The Covey: ‘When I think of all th’ problems in front o’ th’ workers, it makes me sick to be lookin’ at oul’ codgers goin’ about dhressed up like green accoutred figures gone ashtray out of a toy shop!’ (p.169.)

Mrs Grogan [to Fluther, but answering Bessie Burgess]: ‘I’m not goin’ to keep an unresisthin’ silence, an’ her scattherin’ her festherin’ words in me face, stirrin’ up every dhrop of decency in a respectable female, with her restless rally of lies that would make a saint say his prayer backwards!’ (p.171.) The Covey, ‘It’ll be a long time before th’ Covey takes any insthructions or reprimandin’ from a prostitute!’ (p.175.)

Rosie: ‘You’re no man ... I’m a woman, anyhow, an’ if I’m a prostitute aself, I have me feelin’s.’ (p.175.)

Lieut. Langon: ‘Ireland is greater than a mother.’

Clitheroe: ‘Ireland is greater than a wife’ (p.178.)

The Voice of the Man: ‘Our foes are strong, but strong as the are, they cannot undo the miracles of God, who ripens in the heart of young men the seeds sown by the young men of a former generation. They think that they have pacified Ireland. They think they have foreseen everything, think that they have provided against everything; but fools, the fools, the fools! – they have left us our Fenian dead, and while Ireland holds these graves, Ireland, unfree, shall never be at peace!’ (p.178). [Act III]

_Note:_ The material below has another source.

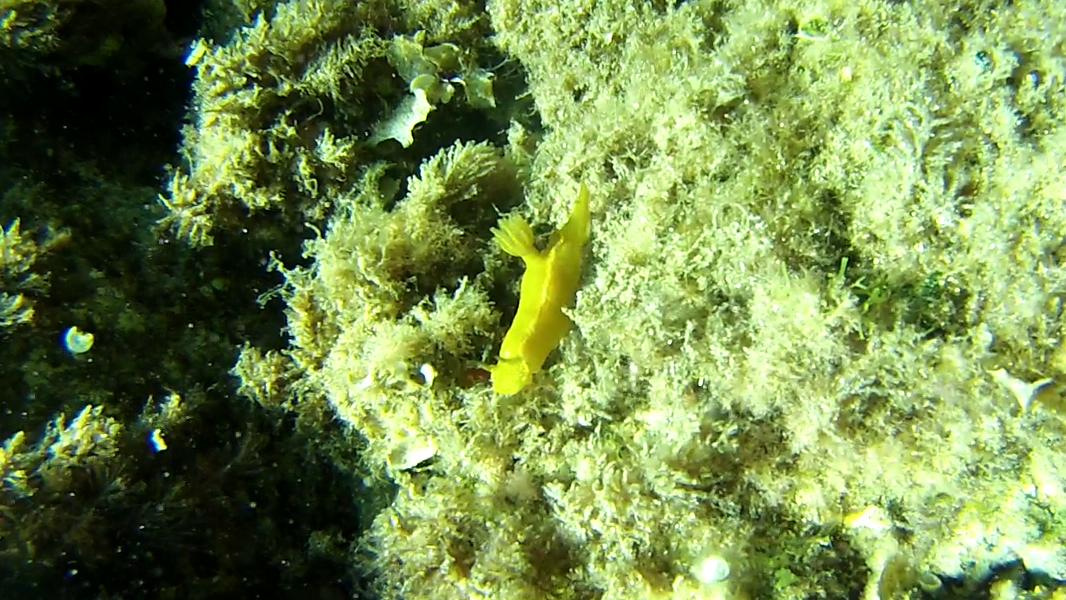 Nudibranchia nudibranchi Nudibranchs intotheblue.it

Bessie: ‘Go on get your guns if yous are men ... Oh yous are all nicely shanghaied now! ... Stabbin’ in th’ back th’ men that are dyin; in the threnches for them!’ (182-84.)

Nora: ‘They told me I shamed my husband an’ th’ women of Ireland be carryin’ on the way I was ... They said th’ women must learn to be brave an’ cease to be cowardly ... me who risked more for love than they would for hate!’ (p.184.)

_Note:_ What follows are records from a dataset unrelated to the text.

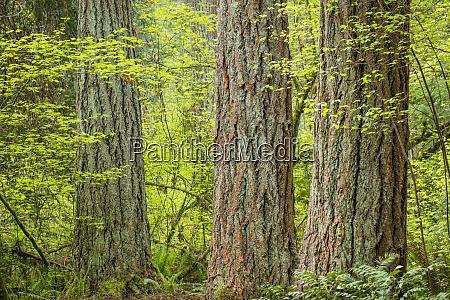 usa washington state millersylvania state park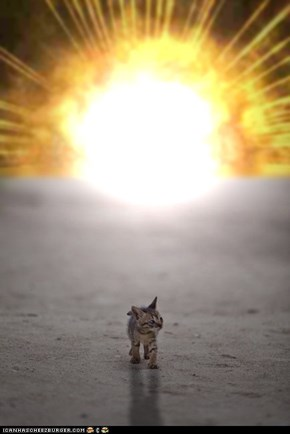 Cyoot Kitteh of teh Day: Cool Cats Don't Look at Explosions
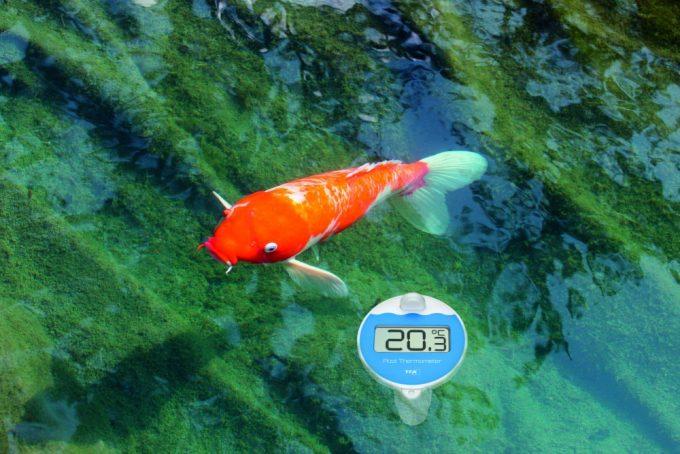 Bezdrôtový bazénový teplomer TFA 30.3066.01 MARBELLA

Bessie: ‘I can only think of me own self ... An’ there’s no woman gives a son or a husband to be killed – if they say it, they’re lyin’, against God, nature an’ against themselves!’ (184.)

Bessie: ‘... they’re afraid to say they’re afraid! ... I tell you they were afraid, afraid, afraid!’ (pp.184-85.)

Mrs Grogan: ‘If you’d been a little longer together th’ wrench asunder wouldn’t have been so sharp!’ (p.185.)

Bessie: ‘Why aren’ yous in the GPO if yous are men. it’s paler an’ paler yous are gettin’ .. A lot o’ vipers, that’s what the Irish People is!’ (p.186.)

Fluther [hearing the Helga shelling O’Connell St.]: ‘Aw, holy Christ, that’s not playing the game!’ (p.187).

Mrs Grogan: ‘Moreover, somethin’s tellin’ me that th’ runnin’ hurry of an inthrest you’re takin’ in it [the pram] now is a sudden ambition to use th’ pram for a purpose that a loyal woman of law an’ ordher would stagger from!’ (p.190.)

Bessie: ‘Poverty an’ hardship has sent Bessie Burgess to live with sthrange company, but she always knew them she had to live with from backside to breakfast time .. her present intention is quite th’ lofty-hearted one of pickin’ up anything shaken up an; scatthered about in th; loose confusion of a general plundher!’ (p.191.)

Clitheroe [excusing his not shooting looters]: ‘Bad as they are, they’re Irish men and women.’ (p.194.)

Brennan [encouraging Clitheroe to drive Nora off]: ‘Break her hold on you, man, or go up, and sit on her lap!’ (p.197). [Act. IV]

Brennan, reporting the death of Capt. Clitheroe:] ‘His last whisper was to ‘“Tell Nora to be brave; that I’m ready to meet my God an’ that I’m proud to die for Ireland.”’ (p.204.) Bessie, ‘Blessin’ o’ god on us, isn’t this pitiful!’ (p.205.)

Corporal Stoddart: ‘Ow, I know. I’m a Sowcialist moisself, but I ’as to do my dooty.’ (p.208.)

Bessie: ‘Bessie Burgess is no Shinner, an’ never had no thruck with anything spotted be th’ finders o’ th’ Fenians, but always made it her business to harness herself for Church whenever she knew that God Save the king was goin’ to be sung at t’end of th’ service ...’ (p.211.)

Fluther [on the Volunteer prisoners]: ‘be God, it’ll be a nice thing to be stuck all night in a Protestan’ Church!’ (p.212.)

Sergeant Tinley, ‘Dum-dum bullets their using’ (p.213.)

Bessie: ‘I’m shot, I’m shot, I’m shot! ... (to Nora) I got this through you, you bitch, you!’ (p.215.) ‘Nora, Nora, dear, run an’ get Mrs Grogan ... to bring a doctor’ (p.216.)

Bessie: ‘There afhter murdherin’ th’ poor inoffensive woman!’ (p.217).